Qualche anno fa, il dibattito referendario sarebbe stato monopolizzato dagli alfieri del liberismo. Gli apologeti del lavoro flessibile avrebbero declamato le magnifiche sorti e progressive dei contratti a termine e degli appalti deregolati. Avrebbero presentato la precarizzazione come anticamera di un mondo di alti salari e benessere diffuso. Avrebbero additato i promotori del referendum come preistorici incapaci di cogliere il potenziale del nuovo capitalismo, finalmente liberato dai lacci della regolamentazione.
Viceversa, nel dibattito di queste settimane i propagandisti del «precario è bello» si sono visti davvero poco. A riabilitare un po’ il mantra della flessibilità ci hanno provato timidamente Maurizio Ferrera sul Corriere della Sera e pochi altri. Ma rispetto alle fanfare del passato, la retorica liberista appare molto più dimessa.

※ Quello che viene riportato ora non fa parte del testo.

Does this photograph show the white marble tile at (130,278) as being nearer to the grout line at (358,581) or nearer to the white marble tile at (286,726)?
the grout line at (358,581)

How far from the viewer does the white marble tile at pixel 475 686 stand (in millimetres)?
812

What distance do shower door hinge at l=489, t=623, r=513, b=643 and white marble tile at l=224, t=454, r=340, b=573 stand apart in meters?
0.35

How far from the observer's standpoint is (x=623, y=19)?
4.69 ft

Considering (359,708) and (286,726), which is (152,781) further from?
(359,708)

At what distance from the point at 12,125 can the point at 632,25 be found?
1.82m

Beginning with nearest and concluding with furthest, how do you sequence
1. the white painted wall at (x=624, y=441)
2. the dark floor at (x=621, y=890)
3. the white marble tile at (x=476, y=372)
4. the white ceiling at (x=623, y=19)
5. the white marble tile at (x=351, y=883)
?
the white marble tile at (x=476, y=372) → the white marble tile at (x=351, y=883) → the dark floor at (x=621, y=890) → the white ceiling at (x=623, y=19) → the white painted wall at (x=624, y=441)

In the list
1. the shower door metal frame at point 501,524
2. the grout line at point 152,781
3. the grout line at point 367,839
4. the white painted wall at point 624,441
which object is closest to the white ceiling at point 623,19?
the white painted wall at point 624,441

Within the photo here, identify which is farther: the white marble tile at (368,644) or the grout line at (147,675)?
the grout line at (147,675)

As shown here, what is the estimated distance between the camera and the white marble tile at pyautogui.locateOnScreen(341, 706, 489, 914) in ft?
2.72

Come si spiega un tale arretramento ideologico? Per quale ragione i temi del liberismo economico non vengono più agitati con la medesima spocchia di un tempo?
Un motivo rilevante sta nel cosiddetto esame di realtà. L’evidenza scientifica di un intero trentennio ha smentito tutte le tesi dei precarizzatori. L’esempio più lampante è la vecchia idea secondo cui la flessibilità avrebbe aumentato l’occupazione. Questo antico cavallo di battaglia del liberismo si è rivelato una vera e propria truffa ideologica.

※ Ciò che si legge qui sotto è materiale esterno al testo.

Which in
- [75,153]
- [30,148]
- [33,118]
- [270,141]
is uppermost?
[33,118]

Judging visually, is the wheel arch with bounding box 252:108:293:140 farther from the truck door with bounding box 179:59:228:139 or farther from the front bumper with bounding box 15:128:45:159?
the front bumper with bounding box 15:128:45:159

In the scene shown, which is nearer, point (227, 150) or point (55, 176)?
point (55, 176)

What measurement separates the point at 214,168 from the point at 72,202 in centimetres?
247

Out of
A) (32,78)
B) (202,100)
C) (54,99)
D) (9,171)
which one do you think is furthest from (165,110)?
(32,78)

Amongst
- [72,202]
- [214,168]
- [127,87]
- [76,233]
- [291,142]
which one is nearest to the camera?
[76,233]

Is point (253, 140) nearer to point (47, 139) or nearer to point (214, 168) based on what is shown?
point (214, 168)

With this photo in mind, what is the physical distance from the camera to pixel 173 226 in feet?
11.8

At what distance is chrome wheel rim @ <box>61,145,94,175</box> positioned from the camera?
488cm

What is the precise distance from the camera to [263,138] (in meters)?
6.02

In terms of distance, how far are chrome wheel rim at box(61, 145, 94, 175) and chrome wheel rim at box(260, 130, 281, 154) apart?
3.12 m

Basti notare un fatto: nell’ultimo decennio rilevato, l’88 percento delle pubblicazioni su riviste accademiche internazionali mostra che la precarizzazione non stimola affatto le assunzioni e che le tutele non aumentano i disoccupati. Il dato è così cristallino che i più autorevoli propugnatori della deregulation sono stati costretti a riconoscerlo. La Banca Mondiale ha ammesso che «l’impatto della flessibilità del lavoro è insignificante o modesto». Il Fondo monetario internazionale ha confessato che le deregolamentazioni del lavoro «non hanno effetti statisticamente significativi sull’occupazione». E l’Ocse ha preso atto che le cosiddette riforme del lavoro hanno avuto «un impatto nullo o limitato sui livelli di occupazione».

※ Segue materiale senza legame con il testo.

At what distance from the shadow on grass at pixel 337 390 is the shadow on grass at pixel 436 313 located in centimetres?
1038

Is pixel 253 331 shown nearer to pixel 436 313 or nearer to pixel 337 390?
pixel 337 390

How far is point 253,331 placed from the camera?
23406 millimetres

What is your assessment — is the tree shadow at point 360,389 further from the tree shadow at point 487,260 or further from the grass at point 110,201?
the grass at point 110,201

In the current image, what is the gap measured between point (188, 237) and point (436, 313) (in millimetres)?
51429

Insomma, quando Renzi e i suoi si beavano del fatto che dopo il Jobs act l’occupazione era aumentata, dimenticavano di segnalare che nei paesi in cui la precarizzazione non era cresciuta l’incremento dei posti di lavoro era stato maggiore. Il valore scientifico dei loro proclami valeva dunque quanto quello del proverbiale stregone: che con le sue danze tribali si vanta di portar la pioggia.
Ma allora, se i contratti precari non creano occupazione, quali sono i loro reali effetti? Anche su questo punto l’evidenza scientifica è ormai nitida. La ricerca oggi prevalente indica che la flessibilità rende i lavoratori meno sindacalizzati e più docili, e per questa via deprime i salari, peggiora le condizioni generali di lavoro e deteriora la sicurezza e la salute dei dipendenti.
Quando pure le grandi istituzioni mondiali ammettono che la precarietà non porta l’annunciata bengodi, non meraviglia che i liberisti della nostra provincia si ritrovino orfani di argomenti.
Anche per questo motivo Meloni e gli altri nemici del referendum hanno preferito una diserzione silenziosa: non spiegare, non motivare, non entrare nel merito, al limite recarsi in punta di piedi alle urne adottando l’espediente un po’ vigliacco di non ritirare le schede.
Se gli apologeti del precariato verranno sorpresi da un’inattesa partecipazione democratica, sarà per loro un duro colpo. A date condizioni, potrebbe rivelarsi la scintilla di una nuova fase della lotta di classe, in Italia e non solo.